What this exercise asks:
1/ Answer these about the Berlin dentists notebook:
(a) What timeout does the Overpass query set?
(b) What count does the test fetch print?
(c) Which tag key supplies the "addr_postcode" field?
2/ Proceed with the Berlin dentists notebook, writing the code that comes after its final line.

Supplied text:
☆ ☆ ☆

Imports & Constants

In [1]:
import requests
import csv
import json
from typing import Any, Dict, List, Tuple

# Constants
DEFAULT_ENDPOINT = "https://overpass-api.de/api/interpreter"
USER_AGENT = "BerlinDentistsFetcher/1.0 (jaywindie1@gmail.com)" 
OVERPASS_QUERY = """
[out:json][timeout:60];
area["name"="Berlin"]["admin_level"="4"]->.berlin;
(
  node["healthcare"="dentist"](area.berlin);
  way["healthcare"="dentist"](area.berlin);
  relation["healthcare"="dentist"](area.berlin);
);
out center;
"""


Fetch Data from Overpass API

In [2]:
def fetch_overpass(query: str, endpoint: str = DEFAULT_ENDPOINT) -> Dict[str, Any]:
    headers = {"User-Agent": USER_AGENT}
    response = requests.post(endpoint, data={"data": query}, headers=headers)
    response.raise_for_status()
    return response.json()

# Test fetch (small run)
data = fetch_overpass(OVERPASS_QUERY)
print(f"Retrieved {len(data.get('elements', []))} elements.")

Retrieved 781 elements.


Normalize Elements (Flatten Into Rows)

In [3]:
def normalize_element(e: Dict[str, Any]) -> Dict[str, Any]:
    tags = e.get("tags", {})
    # Some elements are 'node', some are 'way' or 'relation' with a 'center'
    lat = e.get("lat") or (e.get("center", {}).get("lat") if "center" in e else None)
    lon = e.get("lon") or (e.get("center", {}).get("lon") if "center" in e else None)
    
    return {
        "osm_type": e.get("type"),
        "osm_id": e.get("id"),
        "name": tags.get("name"),
        "addr_street": tags.get("addr:street"),
        "addr_housenumber": tags.get("addr:housenumber"),
        "addr_postcode": tags.get("addr:postcode"),
        "addr_city": tags.get("addr:city"),
        "opening_hours": tags.get("opening_hours"),
        "wheelchair": tags.get("wheelchair"),
        "phone": tags.get("phone"),
        "email": tags.get("email"),
        "website": tags.get("website"),
        "lat": lat,
        "lon": lon,
    }

# Normalize some elements
elements = data.get("elements", [])

☆ ☆ ☆

Data items:
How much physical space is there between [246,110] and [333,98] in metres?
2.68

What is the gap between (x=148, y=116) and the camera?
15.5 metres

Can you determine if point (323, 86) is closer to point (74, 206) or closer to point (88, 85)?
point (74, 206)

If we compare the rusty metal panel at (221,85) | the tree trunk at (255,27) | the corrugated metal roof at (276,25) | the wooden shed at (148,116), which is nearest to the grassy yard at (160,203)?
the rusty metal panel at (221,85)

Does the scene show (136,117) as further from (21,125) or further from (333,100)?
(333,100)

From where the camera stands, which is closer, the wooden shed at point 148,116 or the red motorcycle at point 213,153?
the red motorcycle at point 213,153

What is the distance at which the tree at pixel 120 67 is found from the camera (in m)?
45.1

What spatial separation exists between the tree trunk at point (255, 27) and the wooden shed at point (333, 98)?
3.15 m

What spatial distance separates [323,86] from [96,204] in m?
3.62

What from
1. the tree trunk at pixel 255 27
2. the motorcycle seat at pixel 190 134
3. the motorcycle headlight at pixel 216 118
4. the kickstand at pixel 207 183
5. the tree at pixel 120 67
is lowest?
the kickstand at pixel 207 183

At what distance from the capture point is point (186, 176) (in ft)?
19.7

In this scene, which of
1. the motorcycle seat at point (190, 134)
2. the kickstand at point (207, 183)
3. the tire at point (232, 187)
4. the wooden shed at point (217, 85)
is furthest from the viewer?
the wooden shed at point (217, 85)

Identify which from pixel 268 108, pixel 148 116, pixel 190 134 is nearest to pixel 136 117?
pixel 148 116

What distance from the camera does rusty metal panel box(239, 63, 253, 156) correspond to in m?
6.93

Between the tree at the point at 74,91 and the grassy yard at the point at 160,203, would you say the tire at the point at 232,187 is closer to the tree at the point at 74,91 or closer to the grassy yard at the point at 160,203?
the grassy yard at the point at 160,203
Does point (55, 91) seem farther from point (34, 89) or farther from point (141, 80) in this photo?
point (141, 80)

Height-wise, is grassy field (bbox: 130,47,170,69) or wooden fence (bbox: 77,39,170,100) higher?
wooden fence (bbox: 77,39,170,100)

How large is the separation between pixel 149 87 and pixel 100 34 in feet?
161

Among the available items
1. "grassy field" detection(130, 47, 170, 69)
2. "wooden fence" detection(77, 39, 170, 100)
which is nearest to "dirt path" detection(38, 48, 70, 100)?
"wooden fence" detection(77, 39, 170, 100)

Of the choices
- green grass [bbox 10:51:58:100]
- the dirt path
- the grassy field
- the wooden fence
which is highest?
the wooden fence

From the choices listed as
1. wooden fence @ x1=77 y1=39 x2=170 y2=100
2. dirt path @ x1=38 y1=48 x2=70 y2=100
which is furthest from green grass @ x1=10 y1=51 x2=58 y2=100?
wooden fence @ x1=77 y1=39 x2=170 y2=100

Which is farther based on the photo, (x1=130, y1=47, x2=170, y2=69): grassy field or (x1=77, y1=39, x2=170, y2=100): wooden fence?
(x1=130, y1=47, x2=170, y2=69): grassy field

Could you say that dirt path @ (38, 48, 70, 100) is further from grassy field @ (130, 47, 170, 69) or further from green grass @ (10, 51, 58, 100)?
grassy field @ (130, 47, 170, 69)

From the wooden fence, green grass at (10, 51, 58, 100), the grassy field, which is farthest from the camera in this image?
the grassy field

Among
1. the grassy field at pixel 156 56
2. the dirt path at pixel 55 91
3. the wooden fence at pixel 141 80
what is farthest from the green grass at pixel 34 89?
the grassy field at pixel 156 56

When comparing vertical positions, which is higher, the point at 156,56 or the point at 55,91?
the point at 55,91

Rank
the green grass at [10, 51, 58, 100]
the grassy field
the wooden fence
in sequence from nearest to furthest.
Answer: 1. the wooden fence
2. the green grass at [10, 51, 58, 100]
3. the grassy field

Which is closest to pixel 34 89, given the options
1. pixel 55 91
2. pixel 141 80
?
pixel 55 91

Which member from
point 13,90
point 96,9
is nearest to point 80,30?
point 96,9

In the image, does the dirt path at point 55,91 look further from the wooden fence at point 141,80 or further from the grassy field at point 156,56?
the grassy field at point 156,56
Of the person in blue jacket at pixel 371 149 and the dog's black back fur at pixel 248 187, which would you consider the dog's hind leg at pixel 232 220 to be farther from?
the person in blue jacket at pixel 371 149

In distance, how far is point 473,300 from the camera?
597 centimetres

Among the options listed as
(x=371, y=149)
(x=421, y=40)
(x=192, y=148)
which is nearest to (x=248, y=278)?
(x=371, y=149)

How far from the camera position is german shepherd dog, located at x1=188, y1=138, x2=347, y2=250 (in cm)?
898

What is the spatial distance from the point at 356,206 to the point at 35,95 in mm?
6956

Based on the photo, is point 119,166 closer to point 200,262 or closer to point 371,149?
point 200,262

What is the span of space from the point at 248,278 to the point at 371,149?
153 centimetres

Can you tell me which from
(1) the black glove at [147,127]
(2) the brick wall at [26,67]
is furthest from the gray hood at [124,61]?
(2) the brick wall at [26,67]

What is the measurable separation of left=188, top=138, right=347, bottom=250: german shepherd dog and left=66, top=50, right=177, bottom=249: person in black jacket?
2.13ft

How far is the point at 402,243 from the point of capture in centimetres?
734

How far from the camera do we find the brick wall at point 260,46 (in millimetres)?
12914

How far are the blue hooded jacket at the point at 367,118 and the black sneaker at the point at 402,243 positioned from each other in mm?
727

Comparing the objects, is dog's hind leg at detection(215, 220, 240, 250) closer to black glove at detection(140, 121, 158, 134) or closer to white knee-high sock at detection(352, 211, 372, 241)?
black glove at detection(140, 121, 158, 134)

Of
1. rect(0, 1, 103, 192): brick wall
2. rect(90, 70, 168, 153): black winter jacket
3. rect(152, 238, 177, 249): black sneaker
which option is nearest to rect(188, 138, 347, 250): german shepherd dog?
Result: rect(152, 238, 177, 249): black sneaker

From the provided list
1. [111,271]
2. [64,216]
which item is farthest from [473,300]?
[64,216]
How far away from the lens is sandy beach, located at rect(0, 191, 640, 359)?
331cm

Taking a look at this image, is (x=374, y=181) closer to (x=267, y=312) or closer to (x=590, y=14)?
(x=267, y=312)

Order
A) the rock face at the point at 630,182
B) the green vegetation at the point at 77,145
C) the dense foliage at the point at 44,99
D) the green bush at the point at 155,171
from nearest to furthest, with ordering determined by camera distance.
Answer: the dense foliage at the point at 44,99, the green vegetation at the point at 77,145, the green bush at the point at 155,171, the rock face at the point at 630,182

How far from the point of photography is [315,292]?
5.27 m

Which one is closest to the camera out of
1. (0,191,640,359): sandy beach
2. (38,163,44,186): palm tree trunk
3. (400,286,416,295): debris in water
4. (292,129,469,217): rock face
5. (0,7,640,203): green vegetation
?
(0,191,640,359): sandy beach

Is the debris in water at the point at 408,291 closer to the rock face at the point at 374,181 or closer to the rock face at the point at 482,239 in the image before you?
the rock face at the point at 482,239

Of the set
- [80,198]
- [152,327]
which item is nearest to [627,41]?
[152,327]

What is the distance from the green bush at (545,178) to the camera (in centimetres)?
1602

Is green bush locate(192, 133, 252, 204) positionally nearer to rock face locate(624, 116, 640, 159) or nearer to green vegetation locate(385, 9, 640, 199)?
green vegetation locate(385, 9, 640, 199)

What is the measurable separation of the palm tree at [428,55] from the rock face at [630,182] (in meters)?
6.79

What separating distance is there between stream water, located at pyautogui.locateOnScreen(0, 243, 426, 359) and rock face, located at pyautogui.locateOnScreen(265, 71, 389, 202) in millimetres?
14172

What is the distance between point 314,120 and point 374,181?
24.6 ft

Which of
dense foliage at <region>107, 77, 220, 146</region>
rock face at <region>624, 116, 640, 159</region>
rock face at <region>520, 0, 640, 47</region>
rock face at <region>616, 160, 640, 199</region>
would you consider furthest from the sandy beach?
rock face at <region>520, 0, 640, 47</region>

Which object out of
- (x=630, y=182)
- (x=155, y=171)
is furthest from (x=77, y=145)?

☆ ☆ ☆

Answers for the exercise:
1/
(a) 60
(b) 781
(c) addr:postcode

2/
rows = [normalize_element(e) for e in elements]
print(f"Normalized {len(rows)} elements. Example:\n", rows[0] if rows else "No data")

Normalized 781 elements. Example:
 {'osm_type': 'node', 'osm_id': 304183504, 'name': None, 'addr_street': 'Hönower Straße', 'addr_housenumber': '75', 'addr_postcode': '12623', 'addr_city': 'Berlin', 'opening_hours': None, 'wheelchair': None, 'phone': None, 'email': None, 'website': None, 'lat': 52.5114112, 'lon': 13.612096}


Convert to GeoJSON

In [4]:
def elements_to_geojson(elements: List[Dict[str, Any]]) -> Dict[str, Any]:
    features = []
    for e in elements:
        tags = e.get("tags", {})
        lat = e.get("lat") or (e.get("center", {}).get("lat") if "center" in e else None)
        lon = e.get("lon") or (e.get("center", {}).get("lon") if "center" in e else None)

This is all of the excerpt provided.